Let's break down the key components of custom span creation in the code above:

### 6.1 Creating a Tracer

```python
tracer = trace.get_tracer("web_search", "1.0.0")
```

The tracer is responsible for creating spans. You provide a name (typically your service or component name) and version.

### 6.2 Starting a Span

```python
with tracer.start_as_current_span("custom span web search tool") as span:
    # Span operations here
```

This creates a new span and makes it the current active span. The span name should be descriptive of the operation being performed.

### 6.3 Adding Attributes

```python
span.set_attribute("search.query", query)
span.set_attribute("tool.name", "web_search")
```

Attributes are key-value pairs that provide context about the span. They can be used for filtering and analysis in CloudWatch.

### 6.4 Recording Events

```python
span.add_event("search_started", {"query": query})
```

Events mark important moments within a span's lifecycle. They can include additional attributes.

### 6.5 Setting Status

```python
span.set_status(trace.Status(trace.StatusCode.OK))
# Or for errors:
span.set_status(trace.Status(trace.StatusCode.ERROR, str(e)))
```

Status indicates whether the operation was successful or encountered an error.

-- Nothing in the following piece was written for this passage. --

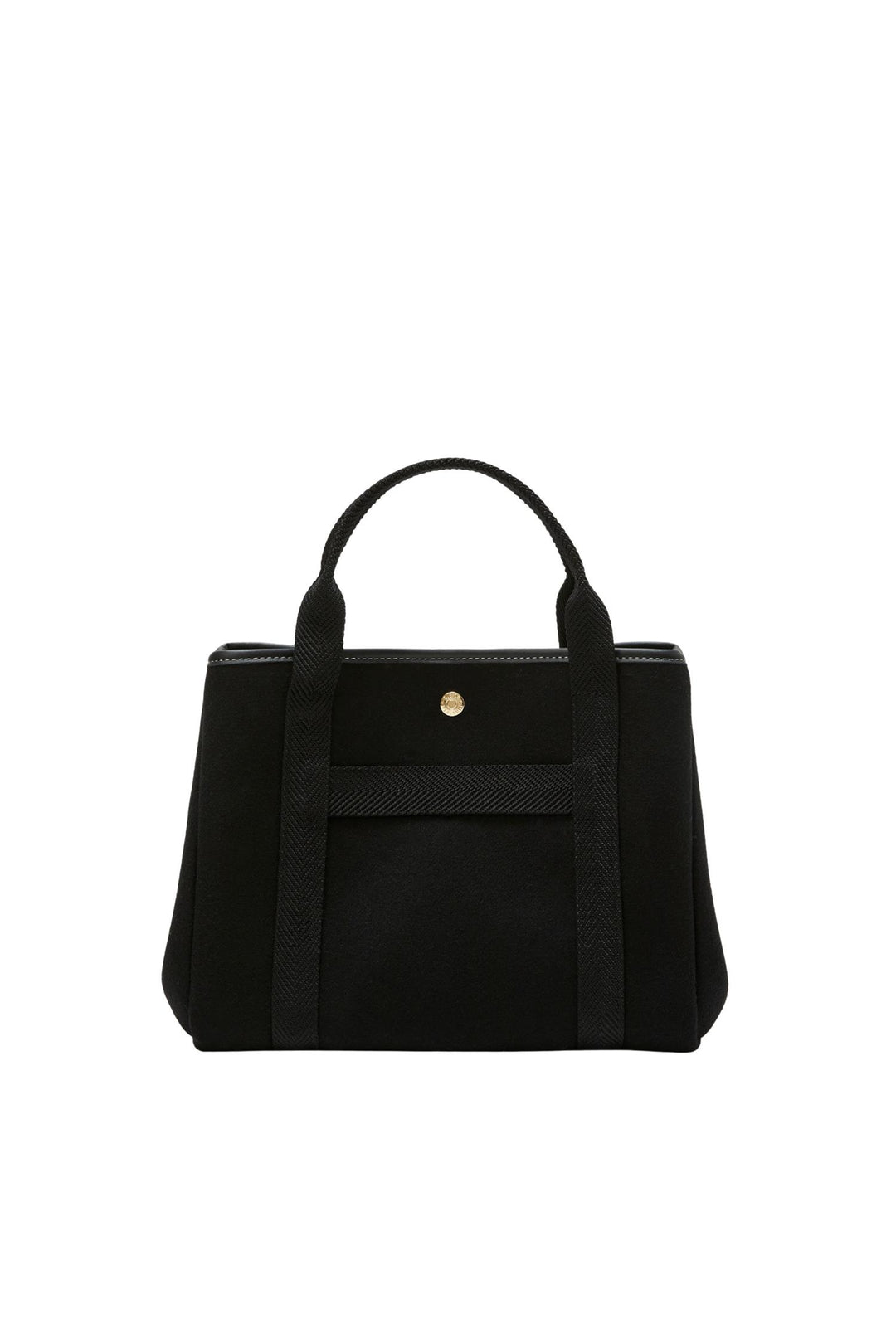Traversée S Whip Black Flannel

## 7. Running the Agent with Custom Spans

To run the agent with custom spans, use the `opentelemetry-instrument` command:

In [None]:
!opentelemetry-instrument python custom_span_agent.py --session-id "custom-span-demo-1"

## 8. Viewing Custom Spans in CloudWatch

After running your agent with custom spans, you can view the traces in the CloudWatch GenAI Observability dashboard:

1. Open the AWS CloudWatch console
2. Navigate to **GenAI Observability** --> Bedrock AgentCore
3. Filter for your service name (set in `OTEL_RESOURCE_ATTRIBUTES`)
4. Click on a trace to view the detailed span hierarchy

In the trace view, you'll see:
- Your custom spans with their names
- The span hierarchy showing parent-child relationships
- Custom attributes you added to each span
- Events recorded within spans
- Error information for failed operations


#### Trace View Page:
Trace View:


![custom_span.png](attachment:custom_span.png)

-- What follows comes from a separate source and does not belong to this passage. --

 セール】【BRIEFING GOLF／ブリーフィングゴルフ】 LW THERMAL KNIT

You can see the custom span attributes set in this notebook sample within the span information as shown below : 


![trace_view.png](attachment:trace_view.png)

This detailed view helps you understand your agent's behavior, identify bottlenecks, and troubleshoot issues.

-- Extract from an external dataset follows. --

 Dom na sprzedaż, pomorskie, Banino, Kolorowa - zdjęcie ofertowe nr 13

## 9. Best Practices for Custom Spans

When creating custom spans for your agents, follow these best practices:


1. **Create a logical span hierarchy**: Structure spans to reflect the logical flow of operations
2. **Add  attributes**: Include [GenAI Semantic conventions](https://opentelemetry.io/docs/specs/semconv/gen-ai/) in attributes, when possible that help with filtering and analysis
3. **Be mindful of sensitive data**: Handle PII or secrets in span attributes diligently
4. **Record important events**: Use events to mark significant moments in a span's lifecycle
5. **Set appropriate status**: Always set the span status to indicate success or failure
6. **Limit attribute size**: Keep attribute values concise to avoid overwhelming your telemetry system
7. **Close spans properly**: Always ensure spans are closed, preferably using context managers
8. **Add error details**: When errors occur, include error type and message in the span

## 10. Conclusion

Custom spans provide a powerful way to enhance the observability of your Amazon Bedrock AgentCore applications. By creating custom spans with rich context, you can gain deeper insights into your agent's behavior, performance, and decision-making process.

With the techniques demonstrated in this notebook, you can:

- Track specific operations within your agent's execution flow
- Add custom attributes for filtering and analysis
- Record important events during execution
- Capture detailed error information


These capabilities enable you to build more observable, debuggable, and reliable AI agents with Amazon Bedrock AgentCore Observability.